“We? Who do you mean?” Jeebleh asked. With his back to the wall, he watched the candles nodding this way and that. Figures sat close together at other tables as though in whispery conspiracy; he couldn’t see their faces.
“Do you know why,” Af-Laawe said, “when a wife is found dead under suspicious circumstances, her husband is brought in and questioned in depth?”
“Because he is an intimate?”
“Precisely.”
Jeebleh was unsure what to say; he waited.
“In a civil war, death is an intimate,” Af-Laawe said. “You’re killed by a person with whom you’ve shared intimacies, and who will kill you, believing that he will benefit from your death. And when you think seriously about an entire country going up in civil war flames, then you’ll agree that ‘intimacy’ is more complicated.”
“I hadn’t thought of intimacy in that sense,” Jeebleh admitted.
“Do you know the Somali term for ‘civil war’?”
“Dagaalka sokeeye.”
“Precisely,” Af-Laawe asserted.
In his mind, Jeebleh couldn’t decide how to render the Somali expression in English, in the end preferring the notion “killing an intimate” to “warring against an intimate.” Maybe the latter described better what was happening in Somalia. He was uncertain what to say next, and waited.
Af-Laawe went on, lapsing now and then into Italian: “The phrase, as you know, is of recent coinage, and it explains quite aptly something about the intimate nature of the civil war. Questioned in depth and under the investigative powers of the police, many a husband whose wife has died under suspicious circumstances will fidget, even if he is innocent. ‘Where were you on Thursday evening between nine and eleven?’ Every private thing is made public, and the husband must prove his innocence.”
The waitress who served their spaghetti all’amatriciana, was not the one who had taken the order, and apparently she knew Af-Laawe. “Would you like me to bring your usual with your meal?” she said.
Af-Laawe shook his head no, then asked Jeebleh what he might like to drink. Jeebleh ordered lemonade, and Af-Laawe told the waitress to make it two.
“If I remember correctly, the driver who gave me a lift from the airport, thanks to your kindness, told me that you lived in Alsace. When did you come home from Alsace?” Jeebleh asked.

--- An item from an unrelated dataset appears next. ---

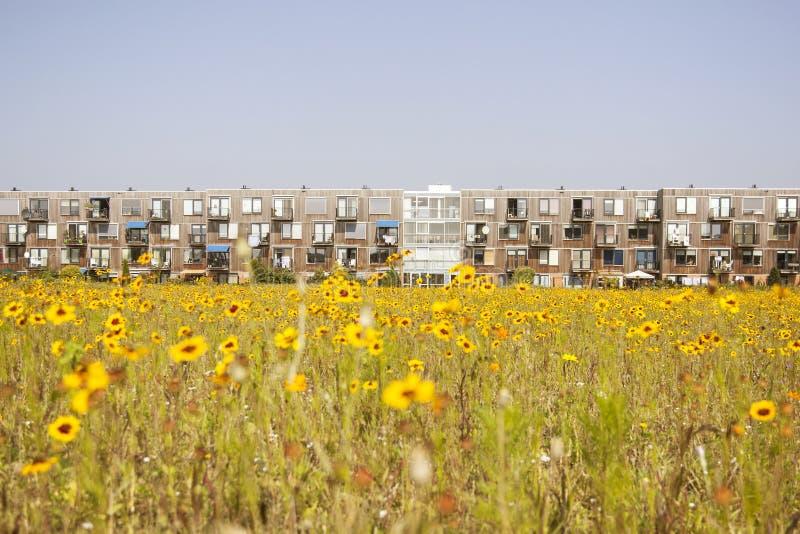 Κίτρινο λουλούδι και σύγχρονη ολλανδική κατοικία στοκ φωτογραφίες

“I bought myself a ticket as soon as I heard that the Dictator had been chased out,” Af-Laawe said. “When I arrived, there was still a palpable joy in the city because he had fled. The mood was short-lived, however. Soon it became a matter of us and them, clan families versus clan families. Instead of celebrating victory, it was the start of the war of the intimates! I couldn’t stand the thought of being part of this kind of schism, so I returned to Alsace.”
“Were you here during the four-month war between the two Strongmen, when the city was severed in two?” Jeebleh asked.
“I wasn’t here, but we are still living with the consequences of that war.”
“How so?”
“Those four months of war made it clear that the idea of the clan is a sham, as some of us believed all along,” Af-Laawe said. “More recently, those of us who think of ourselves as progressive argue not only that the clan is a sham, but that you cannot organize civil society around it.”
“When did you come back to Mogadiscio?”
“I returned a few months after UNOSOM got here.”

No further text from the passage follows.